All I know is that when the doors open and he carries my daughter inside, I follow.

Because tonight, I’m too tired to fight. And because despite everything, some part of me believes him when he says we’ll leave tomorrow.

I just don’t know what tomorrow is going to bring.

I glance at Aleksander again, and despite my best intentions, I feel that thrum in my chest again.

He carries Lily through the doorway with an ease that feels practiced, natural. He shifts her weight without waking her, murmurs something soft I can’t quite hear, adjusts the blanketso it doesn’t slip from her shoulder. She sighs in her sleep and curls closer to him like she belongs there.

Like she trusts him.

The sight hits me harder than anything else tonight. Harder than Boston. Harder than the murder. Harder than the way we ran from the airport like we were guilty of something unnamed.

Father and daughter.

The thought flashes through me before I can stop it, sharp and terrifying. My chest tightens, breath catching as if my body knows something my mind refuses to touch.

No.

No way.

He kneels to unlace her shoes, sets them aside neatly, pulls the covers up just enough to keep her warm. He stands there for a moment longer than necessary, watching her sleep.

I turn my back before he can see my face.

This is nothing, I tell myself. He’s good with children. That’s all. Plenty of men are. It doesn’t mean anything. It can’t.

If he ever found out?—

If anyone ever put those pieces together?—

I swallow hard.

No way I can let that happen.

He joins me quietly in the living area, rolling up his sleeves, the tension of the night still in his shoulders. “She’ll sleep,” he says. “Fever’s gone.”

“Thank you,” I manage. My voice sounds steadier than I feel.

He nods, then looks at me, really looks, eyes softening. “You should rest too.”

I hesitate, then nod, exhaustion finally winning. As I walk toward the other bedroom, I glance back once more.

He’s standing near the door to hers, just watching. Guarding.

My heart twists again, traitorous and aching.

I close the door behind me and lean against it, pressing a hand to my chest, breathing through the fear, the questions, the dangerous warmth blooming somewhere it has no right to be.

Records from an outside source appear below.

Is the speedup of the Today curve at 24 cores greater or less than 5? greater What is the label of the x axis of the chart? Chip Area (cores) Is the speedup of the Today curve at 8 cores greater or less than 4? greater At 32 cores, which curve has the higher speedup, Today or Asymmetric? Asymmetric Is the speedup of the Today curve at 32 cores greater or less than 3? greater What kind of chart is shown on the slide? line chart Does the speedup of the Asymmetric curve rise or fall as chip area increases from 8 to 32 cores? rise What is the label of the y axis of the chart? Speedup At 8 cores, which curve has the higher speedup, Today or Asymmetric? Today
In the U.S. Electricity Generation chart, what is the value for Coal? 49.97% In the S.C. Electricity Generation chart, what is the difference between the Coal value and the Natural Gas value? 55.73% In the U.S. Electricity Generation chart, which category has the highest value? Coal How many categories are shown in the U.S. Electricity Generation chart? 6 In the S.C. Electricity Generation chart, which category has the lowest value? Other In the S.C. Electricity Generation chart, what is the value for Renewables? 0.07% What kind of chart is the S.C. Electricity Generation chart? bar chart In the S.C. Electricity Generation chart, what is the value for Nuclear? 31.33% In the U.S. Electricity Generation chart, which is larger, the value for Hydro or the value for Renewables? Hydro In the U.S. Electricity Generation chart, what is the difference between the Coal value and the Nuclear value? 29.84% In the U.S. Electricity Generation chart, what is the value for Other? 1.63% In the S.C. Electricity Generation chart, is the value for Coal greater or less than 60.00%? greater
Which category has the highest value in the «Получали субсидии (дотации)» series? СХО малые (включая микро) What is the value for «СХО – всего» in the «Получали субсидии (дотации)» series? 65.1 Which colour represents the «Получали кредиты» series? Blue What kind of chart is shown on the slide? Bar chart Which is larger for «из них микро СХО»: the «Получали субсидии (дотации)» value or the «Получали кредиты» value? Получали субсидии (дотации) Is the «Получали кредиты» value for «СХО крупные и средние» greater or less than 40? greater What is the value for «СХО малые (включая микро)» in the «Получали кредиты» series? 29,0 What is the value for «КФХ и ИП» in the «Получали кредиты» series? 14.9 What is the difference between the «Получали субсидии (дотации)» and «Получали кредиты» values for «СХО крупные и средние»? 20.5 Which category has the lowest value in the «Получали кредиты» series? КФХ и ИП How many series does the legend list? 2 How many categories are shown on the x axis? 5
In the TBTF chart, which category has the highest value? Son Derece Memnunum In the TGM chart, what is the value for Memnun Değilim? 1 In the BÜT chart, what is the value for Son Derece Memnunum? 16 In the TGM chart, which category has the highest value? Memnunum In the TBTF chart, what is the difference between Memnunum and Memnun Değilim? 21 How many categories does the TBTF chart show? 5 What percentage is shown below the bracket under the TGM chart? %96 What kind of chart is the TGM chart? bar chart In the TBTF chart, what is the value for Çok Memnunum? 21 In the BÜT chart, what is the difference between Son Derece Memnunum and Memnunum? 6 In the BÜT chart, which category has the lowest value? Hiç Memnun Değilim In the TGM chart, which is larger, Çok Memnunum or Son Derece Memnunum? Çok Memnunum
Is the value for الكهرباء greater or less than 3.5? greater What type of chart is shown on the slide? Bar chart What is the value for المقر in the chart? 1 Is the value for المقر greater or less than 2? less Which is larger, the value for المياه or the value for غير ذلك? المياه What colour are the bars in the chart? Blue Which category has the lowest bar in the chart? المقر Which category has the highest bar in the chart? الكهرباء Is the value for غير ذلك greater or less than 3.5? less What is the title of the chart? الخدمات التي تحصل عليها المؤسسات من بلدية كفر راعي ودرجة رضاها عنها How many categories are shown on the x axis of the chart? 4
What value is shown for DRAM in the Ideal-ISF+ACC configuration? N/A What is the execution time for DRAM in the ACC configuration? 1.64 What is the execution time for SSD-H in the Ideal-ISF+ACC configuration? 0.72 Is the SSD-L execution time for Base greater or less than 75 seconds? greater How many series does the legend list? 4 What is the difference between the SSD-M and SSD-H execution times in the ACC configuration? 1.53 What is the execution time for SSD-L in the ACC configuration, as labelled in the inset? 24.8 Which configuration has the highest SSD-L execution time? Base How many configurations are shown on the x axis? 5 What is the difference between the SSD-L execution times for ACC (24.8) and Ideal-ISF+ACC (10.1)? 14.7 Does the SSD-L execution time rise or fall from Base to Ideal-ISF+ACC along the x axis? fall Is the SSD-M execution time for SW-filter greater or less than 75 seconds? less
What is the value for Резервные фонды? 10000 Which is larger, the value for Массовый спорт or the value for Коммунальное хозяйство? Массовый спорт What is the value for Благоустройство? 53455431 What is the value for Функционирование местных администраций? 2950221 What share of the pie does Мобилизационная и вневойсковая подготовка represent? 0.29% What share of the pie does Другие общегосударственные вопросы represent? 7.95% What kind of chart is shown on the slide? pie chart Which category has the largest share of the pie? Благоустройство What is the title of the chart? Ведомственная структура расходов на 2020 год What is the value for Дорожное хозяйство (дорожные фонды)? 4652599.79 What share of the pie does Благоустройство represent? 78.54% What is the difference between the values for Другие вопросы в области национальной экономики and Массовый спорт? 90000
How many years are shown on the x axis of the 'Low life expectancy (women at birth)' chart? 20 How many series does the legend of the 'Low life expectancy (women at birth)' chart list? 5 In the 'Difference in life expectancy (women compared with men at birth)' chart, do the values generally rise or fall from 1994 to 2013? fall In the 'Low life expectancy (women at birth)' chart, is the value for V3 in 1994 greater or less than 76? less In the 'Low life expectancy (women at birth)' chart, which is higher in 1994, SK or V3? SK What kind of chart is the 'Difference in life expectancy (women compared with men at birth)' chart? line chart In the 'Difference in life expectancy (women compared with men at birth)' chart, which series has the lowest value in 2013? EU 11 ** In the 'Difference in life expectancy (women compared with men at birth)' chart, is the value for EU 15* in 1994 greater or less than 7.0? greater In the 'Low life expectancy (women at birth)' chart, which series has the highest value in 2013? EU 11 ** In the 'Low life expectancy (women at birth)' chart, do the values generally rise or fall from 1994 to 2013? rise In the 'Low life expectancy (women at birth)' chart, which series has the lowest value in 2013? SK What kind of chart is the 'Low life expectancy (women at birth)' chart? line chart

I stand there for a long moment with my back against the door, listening to the quiet hum of the suite, the distant city, my own heartbeat pounding too loud in my ears.

Get it together.

I move slowly, deliberately, like if I’m careful enough I can keep my thoughts from spiraling. I kick off my shoes, wash my face in the bathroom, grip the edge of the sink until the reflection staring back at me looks more like myself again. Tired. Scared. Still standing.

When I step back out, the lights in the living area are dimmed. Aleksander is on the phone, voice low, turned slightly away from me. He doesn’t stop talking when he notices me, just lifts a hand in a quiet acknowledgment, like he knows I need space.